A couple of months ago, MRPJ guest editor Amalle Dublon invited me to respond in some way to the journal’s third issue, the 1991 “gender disarray” issue. I suggested an interview with Sprinkle – who appears in that issue – and she kindly agreed to speak with me. We met online in October 2023 (Sprinkle at her home in San Francisco, me at a sublet in Berlin), and I began by asking about an announcement that ran in the MRPJ issue, inviting people to join a Drag King for a Day workshop on September 28, 1991, at The Annie Sprinkle Transformation Salon.
— Amelia Groom
Amelia Groom: So, Annie, according to the announcement printed in Movement Research Performance Journal back in 1991, the “Drag King for a Day” workshop at The Annie Sprinkle Transformation Salon was to be facilitated by John Armstrong [aka Johnny Science] and participants would learn to “dress, act, talk, walk, stand, move, dance, etc. like a real man!” Can you tell me about the Salon and the drag workshops that were held there in the late 80s and early 90s?
Annie Sprinkle: My apartment at Lexington and 27th Street in Manhattan was a gathering place for lots of different people from ‘fringe communities’ at that time, like sex worker activists, porn people, tattoo and body piercing people, and trans folks. Johnny ran a really beautiful support group for trans men and their allies. He was a performance artist and musician and a sex-positive person; he did theatrical, kinky BDSM shows, and he was into hardcore punk rock stuff with chainsaws. Before he transitioned, he was part of the lesbian S&M scene. Anyway, he was really the guy on the East Coast who was organizing meetings for trans men, publishing the first “F2M” newsletters and holding gatherings and creating support networks for trans guys and developing drag king culture. Actually, here’s Beth calling on my phone [Beth Stephens, Annie’s partner of 21 years] — that reminds me, Beth and I weren’t lovers back then, but we knew each other, and she came to my Salon for a party Johnny and I hosted for two trans men who’d just had bottom surgery, so we could celebrate their new penises.
Anyway, those drag king workshops were very generative. Diane Torr often co- facilitated the workshops with Johnny. She had a dance and performance background, and she wrote about the workshops in her book [Sex, Drag, and Male Roles]. She would teach us how to walk, talk, and act like men, and how to “take up space.” Johnny did everyone’s facial hair makeup. And showed us how to make a penis bulge with a pair of socks. The workshops were always at my apartment. But the support group would meet at my apartment or at Kit Rachlin’s apartment – she was Johnny’s girlfriend at the time. Now she’s a very well-respected psychologist who works with trans people. At the workshops, I would be the slutty hostess with the mostest; I’d dress up real sexy with lots of boobage and serve beer and snacks and sometimes give lap dances.
AG: The announcement in MRPJ has a photo of you as “Annie Sprinkle” on the left and a photo of you as “Andy Sprinkle” [with a tie, mustache, briefcase, and fedora] on the right. Did you explore your masculinity during the workshops?

══════════════════════════════

## Action item
Continue the interview with Annie Sprinkle from where it stops.

══════════════════════════════

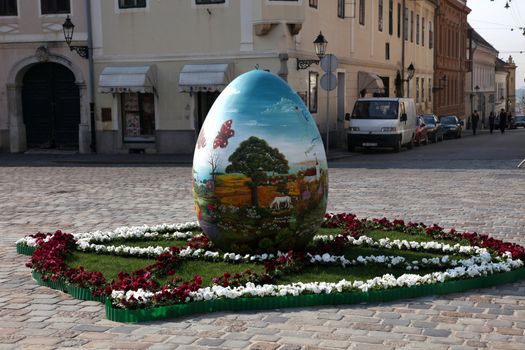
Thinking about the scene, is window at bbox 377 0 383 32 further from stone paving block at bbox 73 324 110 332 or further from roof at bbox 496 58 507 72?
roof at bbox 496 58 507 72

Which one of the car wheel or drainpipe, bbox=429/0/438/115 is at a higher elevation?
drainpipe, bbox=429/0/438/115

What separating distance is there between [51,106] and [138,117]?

══════════════════════════════

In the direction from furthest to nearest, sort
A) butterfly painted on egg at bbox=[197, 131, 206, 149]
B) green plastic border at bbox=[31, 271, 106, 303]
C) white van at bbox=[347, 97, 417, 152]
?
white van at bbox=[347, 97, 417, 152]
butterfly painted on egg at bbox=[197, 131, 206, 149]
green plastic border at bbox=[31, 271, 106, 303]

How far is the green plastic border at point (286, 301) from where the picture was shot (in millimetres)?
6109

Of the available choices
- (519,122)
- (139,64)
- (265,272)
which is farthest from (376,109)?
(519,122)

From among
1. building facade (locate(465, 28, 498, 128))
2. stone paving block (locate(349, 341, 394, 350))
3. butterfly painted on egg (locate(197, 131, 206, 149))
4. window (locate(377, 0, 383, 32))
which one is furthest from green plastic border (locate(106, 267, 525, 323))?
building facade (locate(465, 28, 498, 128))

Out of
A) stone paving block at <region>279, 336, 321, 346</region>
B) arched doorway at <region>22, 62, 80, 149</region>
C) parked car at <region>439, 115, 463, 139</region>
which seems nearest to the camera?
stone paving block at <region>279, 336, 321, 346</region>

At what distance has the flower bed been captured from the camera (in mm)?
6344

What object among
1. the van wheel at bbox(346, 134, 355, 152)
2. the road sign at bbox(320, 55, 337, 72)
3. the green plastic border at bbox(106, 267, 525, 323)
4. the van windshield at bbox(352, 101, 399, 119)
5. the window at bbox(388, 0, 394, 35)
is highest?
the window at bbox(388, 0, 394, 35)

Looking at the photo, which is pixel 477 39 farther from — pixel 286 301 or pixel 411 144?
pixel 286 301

══════════════════════════════

## Exercise answer
AS: I became a man a few times. The first part of the workshop was make-up and training. Then we would go out as a group of men to a bar or strip club. We really passed as men. The first time I became a man I was a businessman; I took pictures of myself at the bank machine. I was very uncomfortable being a businessman. After that, I became a hippy Deadhead with long hair and that felt better. I was an army guy in camouflage once and that was very, very uncomfortable. The only guy I kind of liked being was half woman and half man. Once I wore this sexy red velvet dress with lots of cleavage, and red velvet high heels, but I had male face makeup with a mustache and five o’clock shadow. Out on the street, I remember a police car cruised by me, probably thinking I was a hooker from the back, and then when they saw me from the front I heard the officer yell, “Oh my god, it’s a man!”
AG: The 1991 MRPJ issue also features photographs by you throughout, including a series of portraits of your ex-lover Les Nichols, who stars with you in your 1989 film Linda/Les & Annie: The First Female-to-Male Transsexual Love Story.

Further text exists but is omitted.